I was asked something today, where I'm not sure. Maybe?

 

Someone wondered if I can make a FME workflow to evaluate possible design options for some room layouts. The keyword they used was "generative design". It's a stupid marketing term, pushed by Autodesk. So let's call it "what if analysis".

 

Main focus would be placing tables to optimise views, distance to elevator cores, etc. All very doable in 2D...

 

6a00d83452464869e20240a4e802ce200bSo, I wonder... can I? Did someone attempted something like that?

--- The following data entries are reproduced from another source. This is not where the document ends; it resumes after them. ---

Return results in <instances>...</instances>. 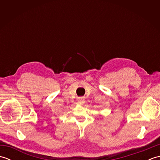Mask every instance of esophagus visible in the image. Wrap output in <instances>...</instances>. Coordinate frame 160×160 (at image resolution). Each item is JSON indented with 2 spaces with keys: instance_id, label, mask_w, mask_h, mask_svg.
Wrapping results in <instances>:
<instances>
[{
  "instance_id": "obj_1",
  "label": "esophagus",
  "mask_w": 160,
  "mask_h": 160,
  "mask_svg": "<svg viewBox=\"0 0 160 160\" xmlns=\"http://www.w3.org/2000/svg\"><path fill=\"white\" fill-rule=\"evenodd\" d=\"M78 102H79L81 104H82L84 103V99L83 98H79L78 99Z\"/></svg>"
}]
</instances>
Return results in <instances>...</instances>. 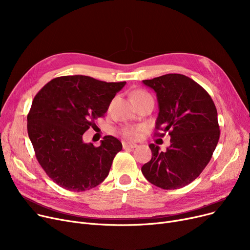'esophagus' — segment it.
Masks as SVG:
<instances>
[{"label": "esophagus", "mask_w": 250, "mask_h": 250, "mask_svg": "<svg viewBox=\"0 0 250 250\" xmlns=\"http://www.w3.org/2000/svg\"><path fill=\"white\" fill-rule=\"evenodd\" d=\"M123 146H124V148L125 149V148H129V149H134V148H137V144H135V143H128V142H124L123 143Z\"/></svg>", "instance_id": "obj_1"}]
</instances>
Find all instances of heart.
I'll return each mask as SVG.
<instances>
[{"label":"heart","instance_id":"heart-1","mask_svg":"<svg viewBox=\"0 0 250 250\" xmlns=\"http://www.w3.org/2000/svg\"><path fill=\"white\" fill-rule=\"evenodd\" d=\"M145 95H148L147 92L143 91V90H136L133 92L130 97H132V99H135V98L143 97ZM142 130H143V128L141 126H125V128H123V135L126 139L136 140L141 136Z\"/></svg>","mask_w":250,"mask_h":250}]
</instances>
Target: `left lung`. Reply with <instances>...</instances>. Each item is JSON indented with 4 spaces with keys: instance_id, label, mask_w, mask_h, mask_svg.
<instances>
[{
    "instance_id": "left-lung-1",
    "label": "left lung",
    "mask_w": 250,
    "mask_h": 250,
    "mask_svg": "<svg viewBox=\"0 0 250 250\" xmlns=\"http://www.w3.org/2000/svg\"><path fill=\"white\" fill-rule=\"evenodd\" d=\"M143 83L157 95L159 113L156 133L171 137L170 146L160 151L150 144L152 159L142 172L152 185L163 189H177L198 177L212 158L220 138L218 113L208 92L192 79L180 74H166Z\"/></svg>"
}]
</instances>
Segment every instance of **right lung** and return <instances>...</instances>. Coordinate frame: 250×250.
<instances>
[{"mask_svg":"<svg viewBox=\"0 0 250 250\" xmlns=\"http://www.w3.org/2000/svg\"><path fill=\"white\" fill-rule=\"evenodd\" d=\"M125 82H103L88 76L52 79L35 95L27 130L36 159L51 180L72 191L93 188L107 177L122 143L105 136L99 147L83 134L107 111Z\"/></svg>","mask_w":250,"mask_h":250,"instance_id":"1","label":"right lung"}]
</instances>
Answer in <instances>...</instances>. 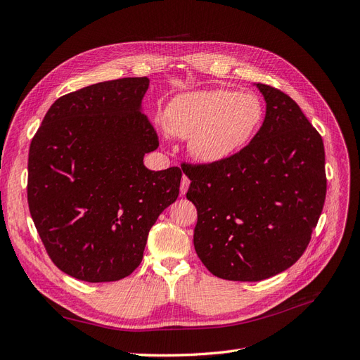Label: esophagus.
Masks as SVG:
<instances>
[{
    "label": "esophagus",
    "instance_id": "esophagus-1",
    "mask_svg": "<svg viewBox=\"0 0 360 360\" xmlns=\"http://www.w3.org/2000/svg\"><path fill=\"white\" fill-rule=\"evenodd\" d=\"M189 184H191V180H189L186 176H183L181 183H180V193H181V195H184V193L188 192V189H189Z\"/></svg>",
    "mask_w": 360,
    "mask_h": 360
}]
</instances>
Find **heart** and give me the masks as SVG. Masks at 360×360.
<instances>
[{"label": "heart", "mask_w": 360, "mask_h": 360, "mask_svg": "<svg viewBox=\"0 0 360 360\" xmlns=\"http://www.w3.org/2000/svg\"><path fill=\"white\" fill-rule=\"evenodd\" d=\"M263 118L252 93L198 90L174 97L163 114L168 132L189 138L191 155L204 163L224 162L240 151Z\"/></svg>", "instance_id": "heart-1"}]
</instances>
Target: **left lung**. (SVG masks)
<instances>
[{"label": "left lung", "instance_id": "1", "mask_svg": "<svg viewBox=\"0 0 360 360\" xmlns=\"http://www.w3.org/2000/svg\"><path fill=\"white\" fill-rule=\"evenodd\" d=\"M266 117L224 162L181 169L197 207L193 246L210 274L255 282L291 267L307 249L326 200L324 146L291 97L255 84Z\"/></svg>", "mask_w": 360, "mask_h": 360}]
</instances>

I'm thinking Monte-Carlo, or a simple neural network in R, or Python?

 

I'm aware, there are quite a few tools that do this out of the box. The advantage I see with FME is that this would save me a lot of trouble parsing geometry, much simpler as a workflow.

Interesting problem! I'm quite sure you could do it in FME, but I'm not sure it's the most intuitive tool for something like this. But I would definitely consider FME as part of a solution, perhaps to "glue" different components together.

Personally I'd start by looking into Python and algorihtms related to bin-packing, although you'll probably need to add parameters to prioritize the different ways to optimize the spaces (views, walking distance, min/max group sizes, etc.).

However, I suspect that the problem is actually fairly hard (if not NP-hard)...


I seem to recall a presentation from GIM a few years ago, I think it was @bruno_de_lat​, who had used the MapTextLabeller to determine the best location of a tower crane on a building site. It'd be a start I suppose.